Our parents took Larry and me out of school early, before the end of the school-year, in order to begin the long journey to Fort Gulick in the Panama Canal Zone. First we drove up to Seattle to say good-bye to all our relatives. Then my father set out driving three thousand miles to New York City for a voyage by passenger ship down into the Caribbean and onwards to the Atlantic side of the Panama Canal Zone. We stayed in motels all the way across America. At one stop, I asked my father to buy me a little cigar like the big ones that my Grandpa Yagle smoked. The little cigar made me cough and choke, so I could not finish smoking it. That cigar was my one experiment in life with smoking tobacco or anything else. My brother Larry smoked cigarettes for many years and suffered terrible damage to his lungs, cutting short his life before his time.

On the good ship Goethals we stopped in San Juan, Puerto Rico, on our way to Panama. Before we disembarked for a stroll in San Juan, we watched an American Army band play stirring marches on the pier below the ship. In the intervening water, Puerto Rican boys were diving down for coins thrown from the ship by its passengers. I watched the boys dive ten or fifteen feet down in pursuit of coins. When we left the ship for a short walk, we saw land-crabs scurrying about on the pier.

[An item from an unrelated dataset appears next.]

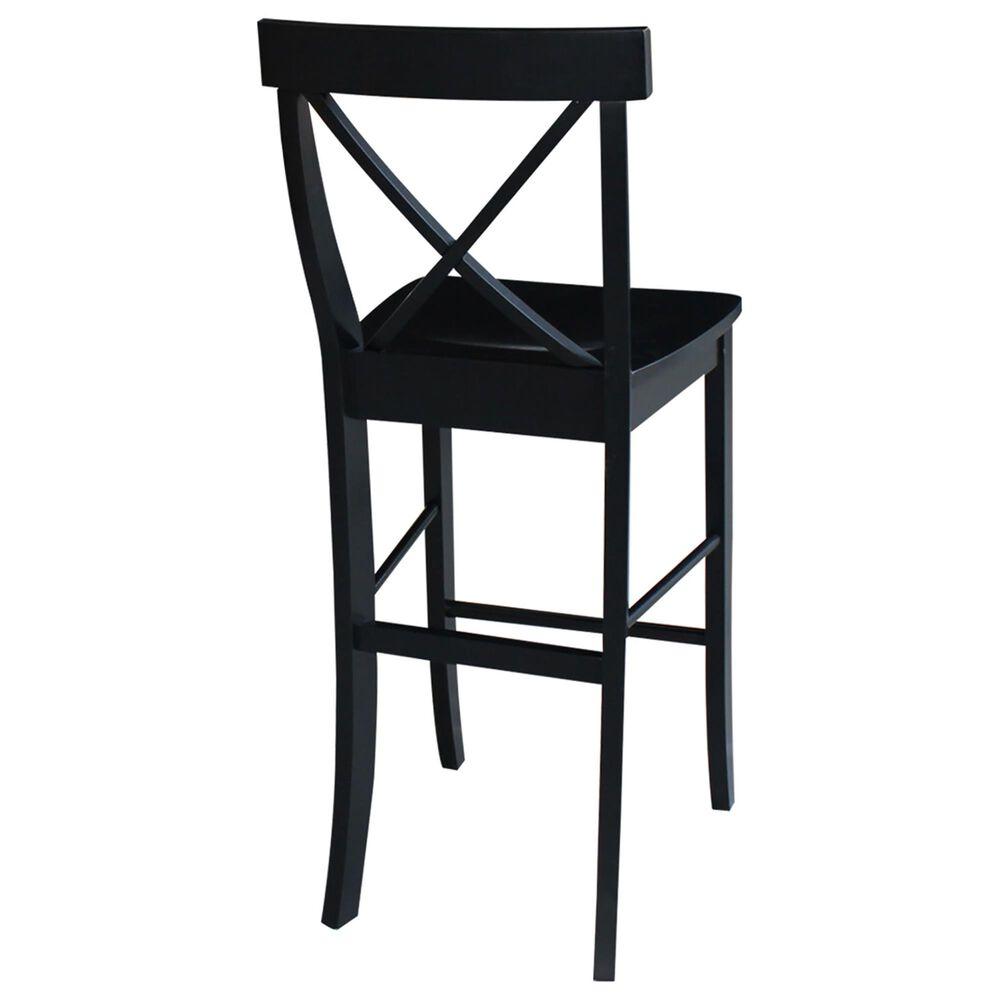 "International Concepts 30"" Barstool in Black, , large"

When we arrived at Fort Gulick, another military family sponsored us, just as we in turn sponsored another family later on, which included a little redhaired girl whom I would go and visit, only to be accused by another Army-brat of having a girlfriend. Our sponsors showed us how to get settled in at our first quarters, half of a house at the bottom of the road leading up to the Officers' Club. It was a shock to experience nightfall just across the road from the Panamanian jungle. There was a deafening din of millions of insects making incessant noise all night long. The jungle began abruptly at the edge of what was otherwise a normal American lawn of ordinary green grass. Where the grass ended, stood a massive wall of green vegetation. At first our parents would not let us kids go into the jungle. We went to the outdoor swimming pool and I took swimming lessons. The teenage girl teaching swimming taught me how to open my eyes under water. Soon I was dog-paddling in the deep end, and I realized that I could swim in water twelve feet deep there, or twelve miles deep in the ocean.